Em se tratando de rurícola, não se exige a prova do cumprimento do período de carência através do recolhimento das respectivas contribuições, bastando provar o exercício da atividade rural por tempo igual ao período de carência atrelado ao benefício pretendido.
O art. 142 da Lei nº 8.213/1991, por sua vez, estabelece que para o segurado inscrito na Previdência Social Urbana até 24 de julho de 1991, bem como para o trabalhador e o empregador rural cobertos pela Previdência Social Rural, a carência das aposentadorias por idade, por tempo de serviço e especial obedecerá aos prazos indicados em tabela também trazida no dispositivo legal, levando-se em conta o ano em que o segurado implementou todas as condições necessárias à obtenção do benefício.
A comprovação do tempo de serviço, em consonância com as normas de regência, só produz efeito quando baseada em início de prova material contemporânea aos fatos que se pretende provar (Súmula nº 149 do STJ; Súmula nº 34 da TNU), não sendo admitida prova exclusivamente testemunhal, salvo na ocorrência de motivo de força maior ou caso fortuito.
Entretanto, “o início de prova material não configura prova absoluta e incontrastável dos fatos alegados, necessitando ser complementado pela prova testemunhal” (TNU, Processo nº 0512462-22.2008.4.05.8100, Rel.

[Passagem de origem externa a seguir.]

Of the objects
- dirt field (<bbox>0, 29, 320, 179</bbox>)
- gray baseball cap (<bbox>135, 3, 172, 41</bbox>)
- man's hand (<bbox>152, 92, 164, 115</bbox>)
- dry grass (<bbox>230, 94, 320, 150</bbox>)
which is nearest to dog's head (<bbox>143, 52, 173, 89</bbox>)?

Daniel Machado da Rocha. j. 20.07.2016, DOU 18.11.2016).
Dito isso, vejamos se a parte autora preenche os requisitos estabelecidos em lei, de acordo com a jurisprudência. a) Requisito idade No caso em apreço, observo que a parte autora cumpre o requisito específico da idade (mulher, nascida em 30/08/1965, ou seja, 55 anos à época do requerimento administrativo, tudo conforme os documentos de ID: 25214067), não havendo questionamento do INSS quanto a este ponto. b) Tempo de atividade rural a ser comprovado Uma vez que o requerimento administrativo foi apresentado pela parte autora ao réu em 18/12/2020 (ID: 25214084), considerando a regra estabelecida pelo art. 142 da Lei nº 8.213/1991, deve ser demonstrado o exercício de atividade rural pelo período de 15 anos anterior à formulação do requerimento - ou seja, entre 12/2005 e 12/2020.
A referida exigência diz respeito à necessidade de ostentar a qualidade de segurado especial no momento da implementação de todos os requisitos (idade e carência), tomando como referência, via de regra, os parâmetros exigidos na data do requerimento administrativo, ou, então, no momento em que completada a idade mínima para a inativação (55 anos para mulheres ou 60 anos para homens), sendo assim o segurado que preencher todos os requisitos.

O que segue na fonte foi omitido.